Buyout Hinges on Fuel Servicers at Six Airports

     WASHINGTON (CN) – BBA Aviation must divest facilities at six U.S. airports if it wants to go through with its $2 billion acquisition of Landmark Aviation, the government said Wednesday.
     London-based BBA is the parent company of Signature Flight Support, which has the world’s largest network of airport fixed-base operator assets, or FBOs. Signature has about 70 such facilities nationwide.
     FBOs are businesses that are given the right by local airport authorities to sell fuel and other services to private and corporate aircraft operators, according to the U.S. Department of Justice. Those customers can only buy fuel from authorized FBOs.
     Landmark Aviation has about 60 FBOs in the United States, the third-largest network in the country.
     BBA agreed last September to acquire all of the equity interests in Landmark for just north of $2 billion.
     But the Justice Department filed a civil antitrust complaint in Washington, D.C., Federal Court on Wednesday, claiming the proposed acquisition of Landmark by BBA would likely lessen competition for FBO services at six airports: Washington Dulles International, Scottsdale Municipal, Fresno Yosemite International, Jacqueline Cochran Regional, Westchester County, and Ted Stevens Anchorage International Airport.

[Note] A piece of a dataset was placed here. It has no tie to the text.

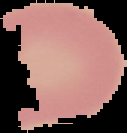
preparation = thin blood film
image type = segmented cell region with the area outside set to black
image size = 127×133 pixels
result = negative for Plasmodium parasites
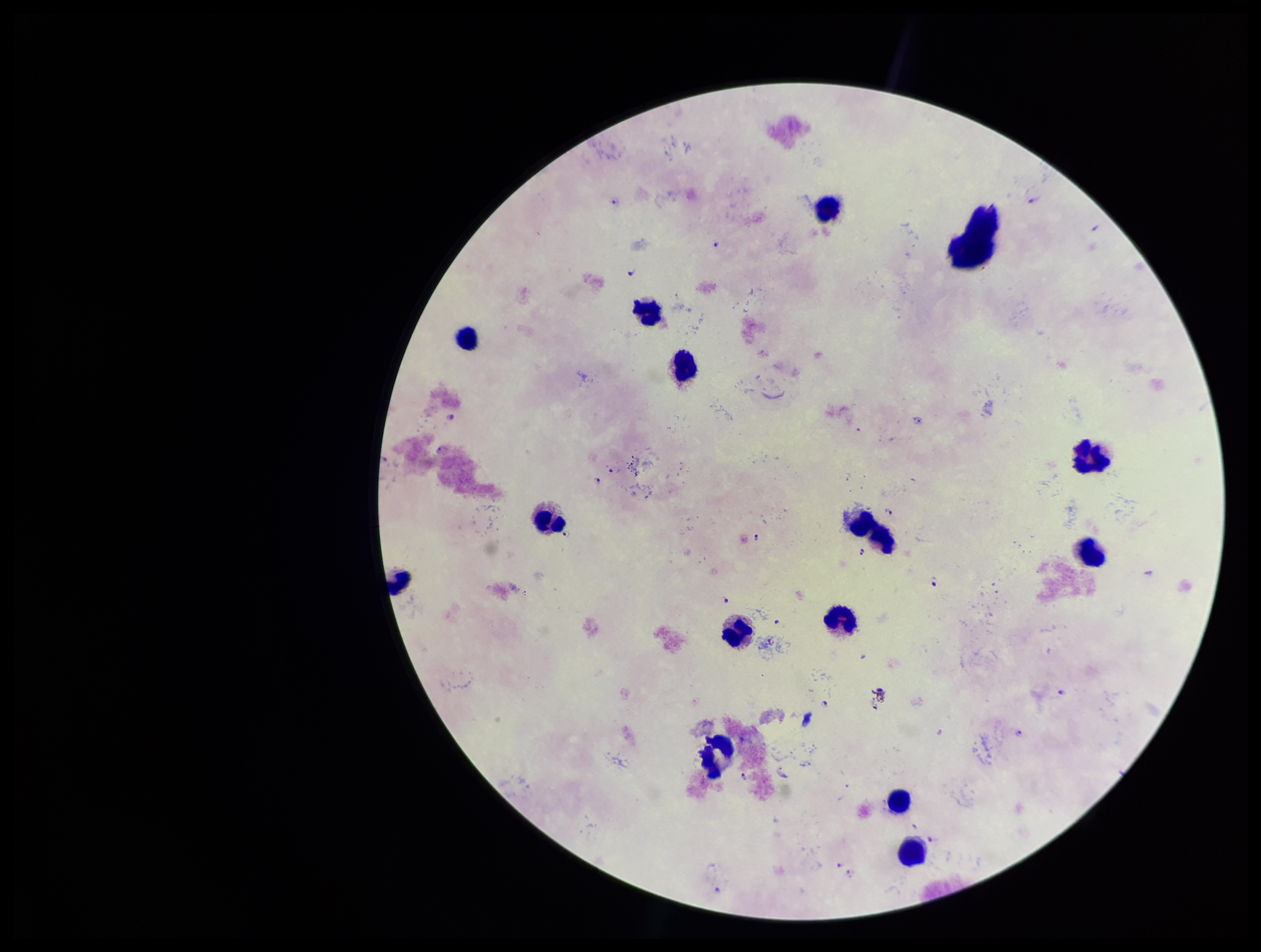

     “At each of these six airports, Signature and Landmark compete directly on price and quality of FBO services,” the 11-page complaint states. “The proposed acquisition would eliminate this head-to-head competition, resulting in higher prices and lower quality of services for general aviation customers at each airport.”
     FBOs make most of their money from fuel sales, but they offer other services as well.
     “Full-service FBOs do not typically charge separately for certain ancillary services such as conference rooms, pilot lounges, flight planning, and transportation, and instead recover the cost of these services in the price that they charge for fuel,” the government’s complaint states. “Full-service FBOs do, however, often charge separately for hangar and office space rentals, aircraft parking and storage, aircraft handling, tie-down and ground services, deicing, and catering.”
     The government says BBA’s proposed buyout, as it stands, would lead to an FBO monopoly at three of the six airports, and would give Signature more than an 80 percent market share at the other three.
     “Competition between the Signature and Landmark FBO facilities at [the airports] currently limits the ability of each company to raise prices for FBO services,” the complaint states. “This head-to-head competition also forces each company to offer better services to customers. The proposed acquisition would eliminate the competitive constraint each firm imposes on the other at each airport.”
     The feds want BBA to divest Landmark’s FBO assets at the six airports to another buyer, and the companies “have represented to the United States that the divestitures required…can and will be made,” according to a proposed settlement agreement.
     BBA made about $2.3 billion worldwide in 2014, and more than $900 million of that came from Signature’s FBO business in the United States, according to the Justice Department. Landmark reportedly made over $500 million from FBOs in 2014.